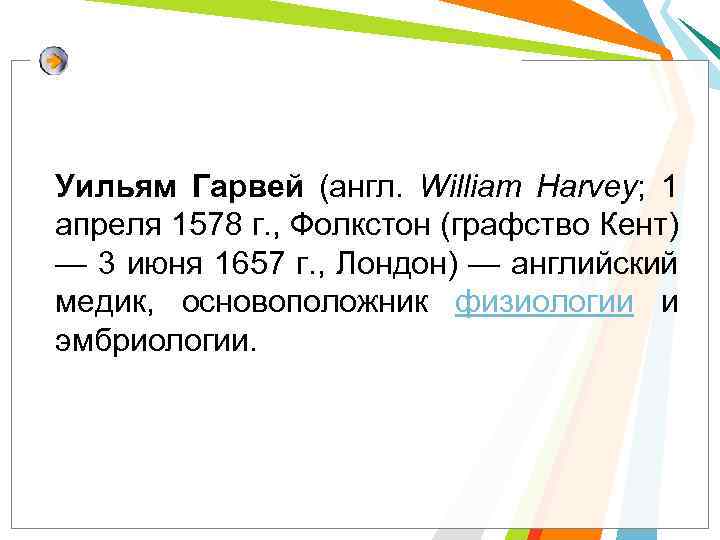 Уильям Гарвей (англ. William Harvey; 1 апреля 1578 г., Фолкстон (графство Кент) — 3 июня 1657 г., Лондон) — английский медик, основоположник физиологии и эмбриологии.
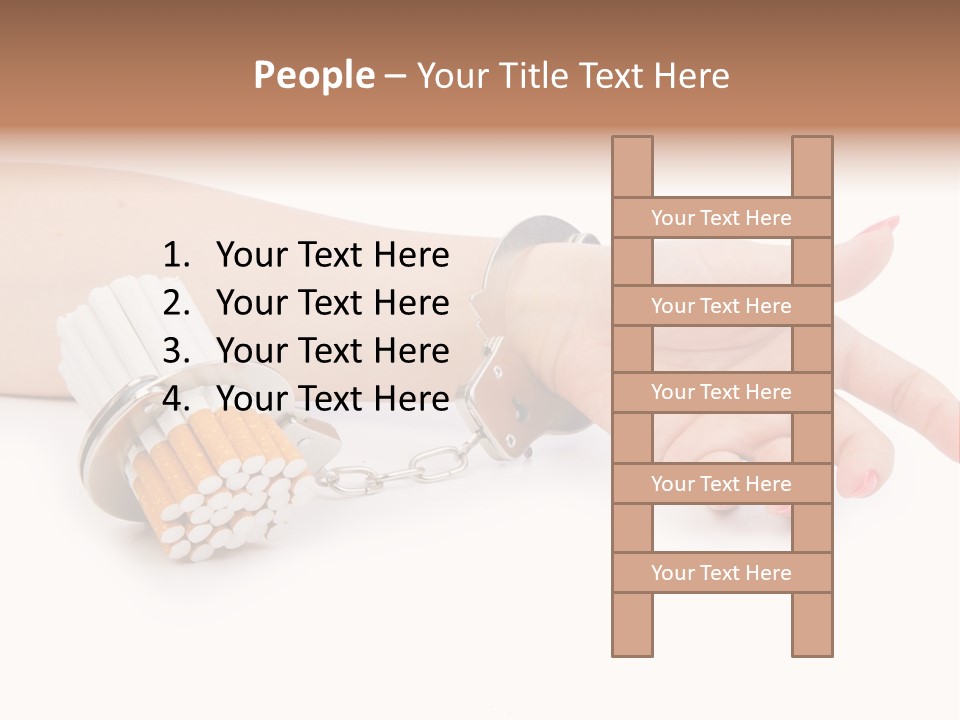 People – Your Title Text Here

1. Your Text Here
2. Your Text Here
3. Your Text Here
4. Your Text Here

Your Text Here

Your Text Here

Your Text Here

Your Text Here

Your Text Here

........

Aim of the task: In the listing above, find the line containing "3. Your Text Here" and please quote exactly that line through the last one, and no other lines.

Exercise solution:
3. Your Text Here
4. Your Text Here

Your Text Here

Your Text Here

Your Text Here

Your Text Here

Your Text Here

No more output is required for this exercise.